Dengan demikian, dia mulai memberi dirinya izin untuk berperilaku sesuai dengan makna label yang dia bayar. Ketenangan itu berubah menjadi kegelisahan, ketika Anda menyadari bahwa tidak ada yang berubah, ketika penderitaan tidak berkurang tetapi mulai menjadi kronis.
Semua ini masuk akal, karena seolah-olah ketika memberi label kami pergi ke gudang di kotak kecil kami: neurotik, depresi, bipolar, gangguan kepribadian... Dan untuk beristirahat. Kami hanya tidak beristirahat, karena kami lebih dari sekadar label, lebih dari 100 label, kami lebih dari semua itu. Dan jika kita berada di satu rak, kita tidak bisa berada di rak lain, karena kita tidak memiliki karunia di mana-mana.
Manusia memiliki kekhasan lain dan dia suka merasa bebas, dia telah memberikannya di sana; dan terkadang dia suka menonjol, bahkan jika itu hanya untuk kemewahan berinovasi dan berkembang. Begitu Adalah salah bahwa semua yang dia lakukan dilihat melalui kacamata label yang dia beli, karena itu membuat Anda harus menyerah pada pertumbuhan.
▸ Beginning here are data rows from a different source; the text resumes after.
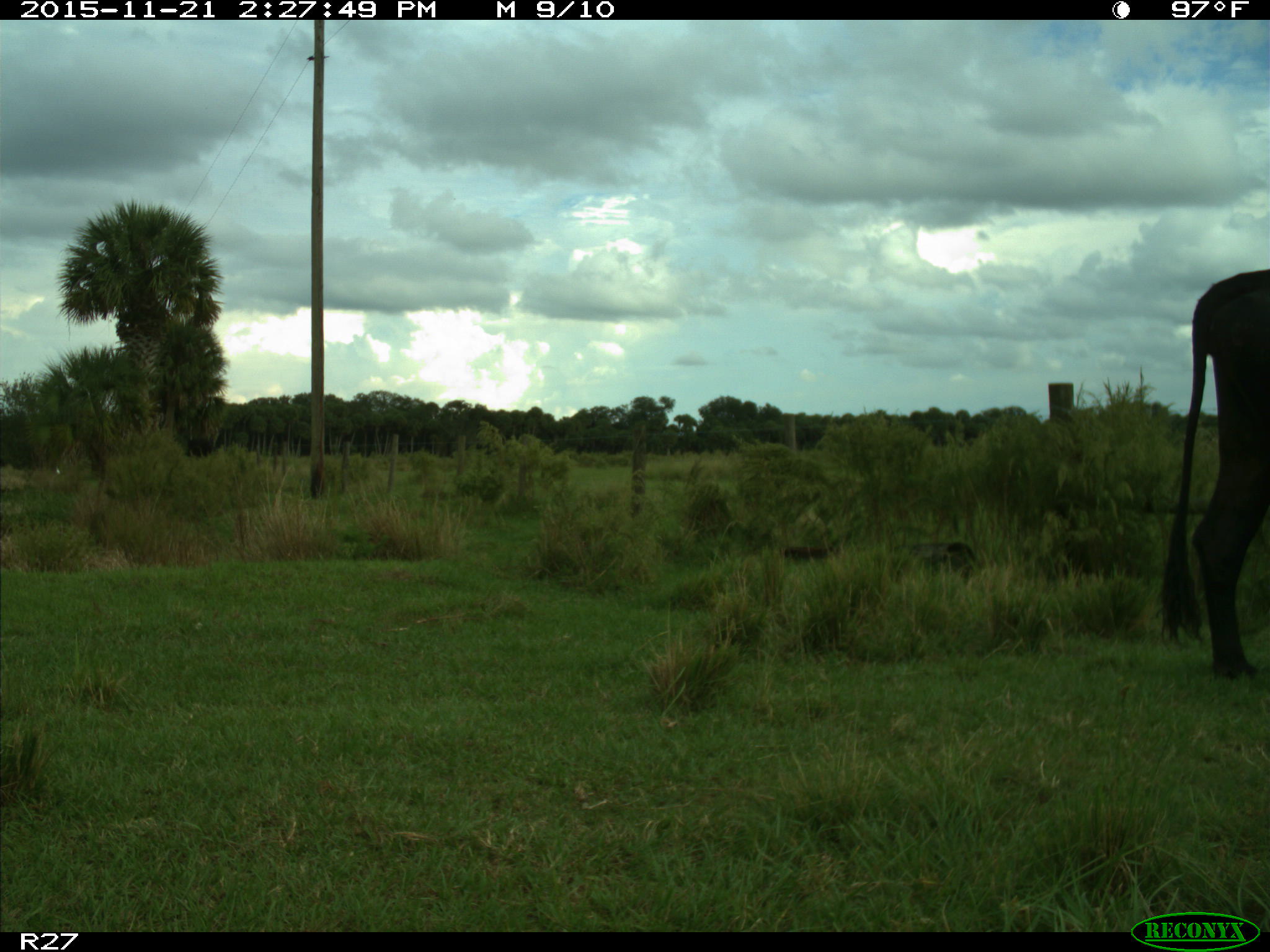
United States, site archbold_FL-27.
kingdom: Animalia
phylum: Chordata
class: Mammalia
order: Artiodactyla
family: Bovidae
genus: Bos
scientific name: Bos taurus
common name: domestic cow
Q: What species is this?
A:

Dengan demikian kita dapat menjelaskan mengapa keadaan menjadi kronis terhadap semua kemajuan ilmu saraf, di mana lebih dari terbukti bahwa Neuroplastisitas otak memungkinkan koneksi sinaptik baru dibuat sehingga perilaku baru terbentuk, didukung oleh a kimia yang berbeda.
Jadi bagaimana kita pergi? jangan jatuh ke dalam kata sifat statis, atau label dan mendukung kemungkinan, ketidakkekalan dan kemungkinan perubahan dan pembebasan penderitaan?
- Tidak menyesuaikan individu dengan label.
- Mengambil kesadaran dan transmisi ketika mendiagnosis bahwa apa yang terjadi sedang terjadi pada saat ini, tetapi itu tidak harus selalu terjadi.
- Sampaikan bahwa perilaku atau tatapan tunduk pada konteks di mana perilaku itu dikembangkan, bahwa dalam konteks lain atau dengan tatapan lain, mungkin perilaku seperti itu tidak akan menjadi penyebab penderitaan.
- Selalu perlakukan individu sebagai kasus tunggal yang jelas. Dan berbicara dengannya agar tidak menjadi bagian dari kotak itu dan banyak lainnya, dan bahwa dia dapat menanganinya sesuka hati. Artinya, beri dia kekuatan perubahan.
- Jelajahi manfaat dan bahaya berada di label yang keras itu.
- Kontekstualisasikan kapan perilaku itu berguna, dan apa yang akan berguna di dalamnya.
- Buatlah rencana untuk mengembangkan perilaku baru ini.
Kesimpulannya
Meyakinkan tanpa memberi label, menyambut tanpa merusak, menemani tanpa menghalangi. Menginspirasi tanpa memaksakan.
Ini, saya percaya, adalah misi terapis dan kelompok lain yang didedikasikan untuk mengurangi penderitaan.